His third tip is to always buy in a metropolitan area, claiming that 40 of his properties are a short distance from the Brisbane, Ipswich and Logan CBDs in Queensland – all of which he claims have doubled in price since.
His fourth is to identify when prices for metro properties plateau, as a ’20 to 30 per cent’ price boom could follow in the following years.
While rare, his last tip was for buyers to look for a property where the intrinsic value of the house is worth more than the asking price.
He noted that the value of the property itself should also being taken into account with construction costs skyrocketing across the nation.
RBA governor Michele Bullock (pictured) announced the rate increases on Tuesday for the 13th time in 18 months, the most severe pace of monetary police tightening since 1989
These tips relate to investors looking to lease the property and use the hopefully higher rental price to pay off the mortgage.
For homebuyers looking to live in their prospective property, Mr Dilleen urged them to refrain from buying at the limit of their borrowing capacity.
‘If you can borrow a million (dollars) you don’t have to buy something for a million, see if you can get something for $850,000,’ he said.
‘Especially if you’re buying your first property make sure you’ve got a bit of a buffer there.’
For those able to afford it, Mr Dilleen said to ‘buy now as soon as you can’.
‘Because in the long term, in 10 to 15 years, it’s going to be worth more. It’s just guaranteed,’ he said.
The Reserve Bank’s new Governor Michele Bullock presided over her first rate rise on November 7 after inflation in the year to September rose by 5.4 per cent, marking only a small moderation from June’s 6 per cent pace.
The increase could signal the cash rate skyrocketing past 5 per cent which hasn’t been seen since the peak of the global financial crisis in 2008.
Homeowners would be adding more than $400 a month to an average mortgage if it increased to 5 per cent.
Homeowners could soon see spending an extra $400 per month on their mortgage if the cash rate continues to grow to above 5 per cent (stock image)
An Australian borrower with an average $600,000 mortgage was paying $3,809 a month before the rate rise on Melbourne Cup day. Three more increases would take that to $4,212 – adding another $403 to monthly repayments.
Such a scenario would see the typical Australian borrower pay 82.7 per cent more a month than they did in May 2022 when repayments were at $2,306.
Back then, banks were still offering mortgage rates starting with a ‘two’ when the RBA cash rate was still at a record-low of 0.1 per cent.
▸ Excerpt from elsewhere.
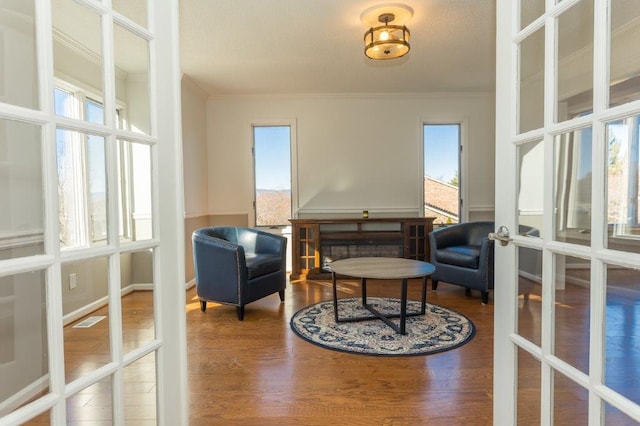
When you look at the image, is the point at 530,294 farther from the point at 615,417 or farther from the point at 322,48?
the point at 322,48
The RBA has also updated its forecasts to have inflation returning to the top of its two to three per cent target in late 2025 instead of mid-2025.
Professor McKibbin, who is now the director of the Australian National University’s Centre for Applied Macroeconomic Analysis, said this would require an RBA cash rate starting with a ‘five’.
‘To get inflation back within the band, you have to go to a contractionary monetary policy – so my view is you would probably go up to somewhere in the low fives,’ he said.
Should Australian interest rates rise to 5.1 per cent, the cash rate would still be well below New Zealand’s 5.5 per cent level and the US rate of 5.25 per cent to 5.5 per cent.